What were the basic results?

The review included 15 studies, reporting on 24 cohorts (including some studies also featured in the researchers' 2010 review). These covered 474,684 adults from eight different countries. Four of the studies investigated women only, and the other 11 covered a mixed population. Duration of follow-up varied from 6.9 to 25 years. All studies assessed sleep duration using questionnaires and deaths by looking at death certificates. Non-fatal, new cases of cardiovascular events were recorded through disease registers. The total number of cardiovascular events reported (assumed to include both fatal and non-fatal events) was 16,067 (4,169 cases of CHD, 3,478 strokes, and a further 8,420 cases recorded as any cardiovascular event).

When the researchers analysed their pooled results, they found that short sleep, compared to normal sleep, was reported to be associated with increased risk of developing or dying from CHD (relative risk [RR] 1.48, 95% confidence interval [CI] 1.22 to 1.80), as was long sleep (RR 1.38, 95% CI 1.15 to 1.66). Pooled analysis similarly found that long sleep was associated with increased risk of developing or dying from stroke (RR 1.65, 95% CI 1.45 to 1.87). The increase in stroke risk with short sleep was only just statistically significant (RR 1.15, 95% 1.00 to 1.31). For studies examining total cardiovascular disease, the researchers found that, compared with normal sleep, long sleep was associated with increased risk of developing or dying from any cardiovascular disease (RR 1.41, 95% CI 1.19 to 1.68). There was no association between short sleep and any cardiovascular disease (RR 1.03, 95% CI 0.93 to 1.15).
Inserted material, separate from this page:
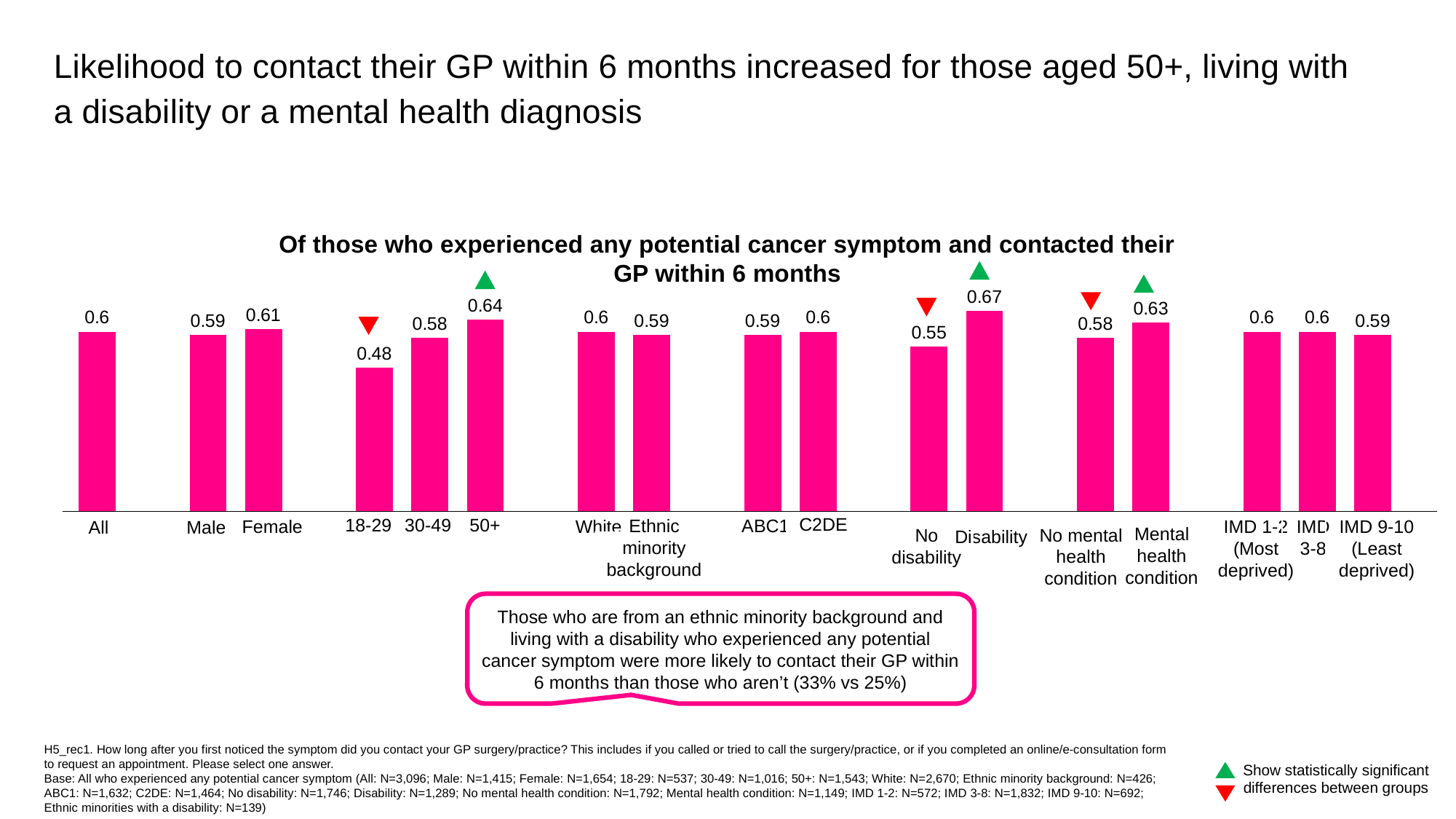
What is the value for the Disability group? 0.67 What is the value for the Mental health condition group? 0.63 What is the value for the 18-29 age group? 0.48 What is the difference between the Disability and No disability values? 0.12 Which category has the highest value? Disability What type of chart is shown on the slide? Bar chart Which is larger, the value for Mental health condition or the value for No mental health condition? Mental health condition How many bars are plotted in the chart? 17 What is the value for the 50+ age group? 0.64 Which is larger, the value for Female or the value for Male? Female Which category has the lowest value? 18-29 What is the difference between the 50+ and 18-29 values? 0.16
How did the researchers interpret the results?

The researchers concluded that their review found that shorter-than-normal or longer-than-normal sleep was associated with increased risk of “developing or dying of coronary heart disease and stroke”.


This study found that, compared with 7-8 hours of sleep a night, shorter and longer sleep was associated with increased risk of fatal or non-fatal coronary heart disease or stroke.
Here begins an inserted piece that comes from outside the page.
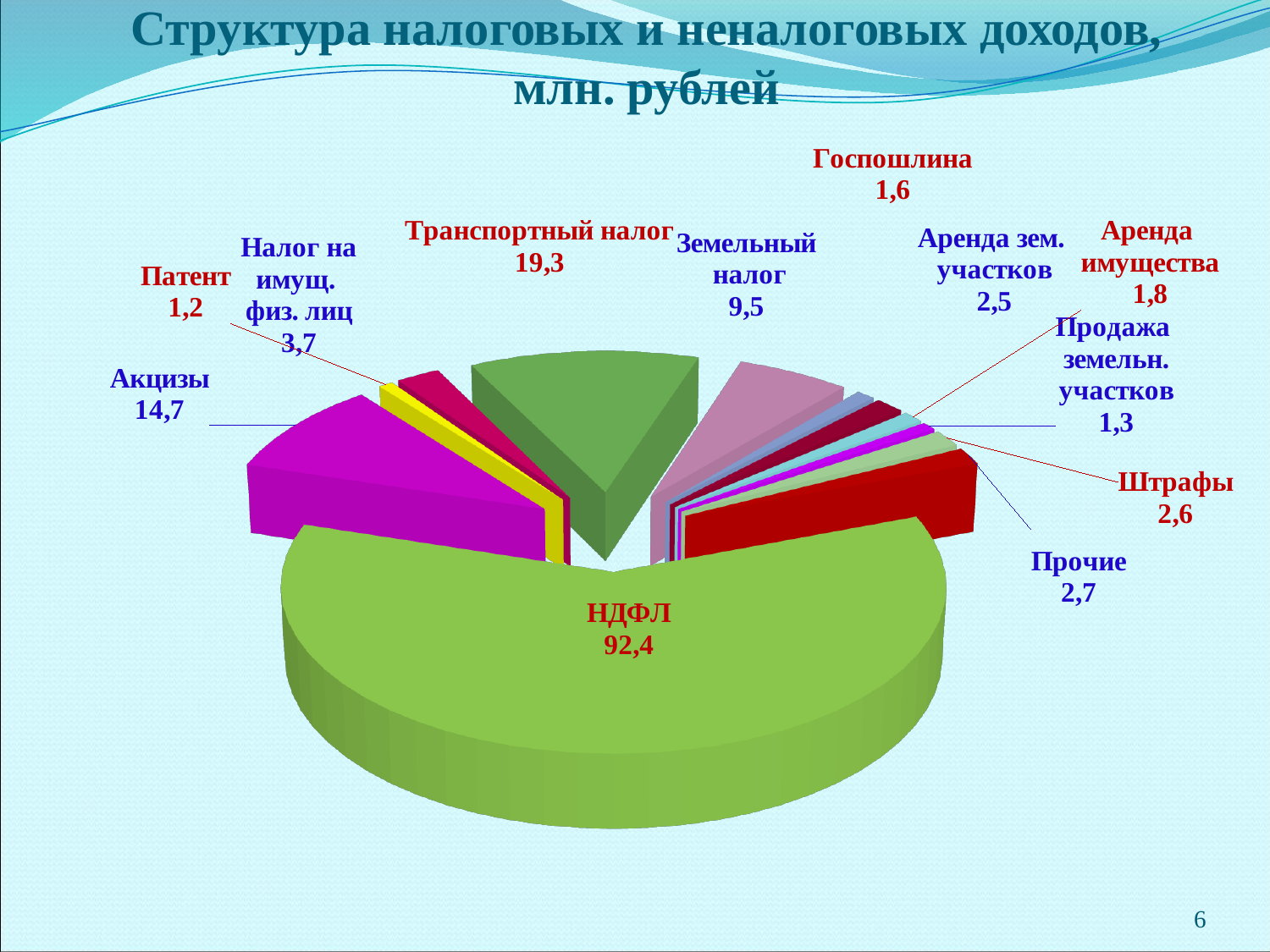
Which is larger, Земельный налог or Налог на имущ. физ. лиц? Земельный налог What is the value for Акцизы? 14,7 What is the title of the chart? Структура налоговых и неналоговых доходов, млн. рублей What type of chart is shown on the slide? Pie chart What is the value for Штрафы? 2,6 What is the value for Транспортный налог? 19,3 Which category has the smallest value? Патент What is the value for Земельный налог? 9,5 What is the difference between Транспортный налог and Акцизы? 4,6 What is the value for НДФЛ? 92,4 How many categories are shown in the pie chart? 12 Which category has the largest value? НДФЛ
There are some important points to consider when interpreting this research:

  • The review does not specify whether the identified cohort studies excluded existing cardiovascular disease at baseline or looked for new disease development during follow-up. Therefore, it is not clear how reliably it can tell us whether sleep duration is associated with the development of cardiovascular disease.
  • The participants reported their own sleep duration, which was only measured at one point at the beginning of the study. It cannot easily be assumed that this represents a life-long sleeping pattern for the subject. Also, it is not clear whether all respondents reported sleep in a similar way, for example whether they only considered time in bed or time asleep, including naps as well.
  • The studies included in the meta-analyses had some variation in their methods. They varied in the time period they assessed (studies commenced between 1970 and 1999), age range of their included population (varying between studies from people aged 31 and over to people aged 69 and over), duration of follow-up (from 6.9 to 25 years) and methods of outcome assessment.
  • Many factors may affect sleep duration and quality of sleep, including illness, mental health and a person’s life circumstances. The individual studies variably accounted for the participants’ lifestyle, medical and psychological health at the time of assessing sleep, including smoking status, raised blood pressure, diabetes and stress. Such variable lifestyle, medical and psychological health factors could affect the relationship between sleep duration and cardiovascular disease (for example, stress could be the cause of both poor sleep and poor cardiovascular health).

Confirmation that extremes of sleep, both long and short, are associated with poor cardiovascular outcomes is of interest. However, as the researchers say, the “mechanisms that underlie these associations are not fully understood”. As such, the reasons for poor sleep patterns also need consideration, as sleeping for longer or shorter periods may only be a by-product of factors that also affect cardiovascular disease and death.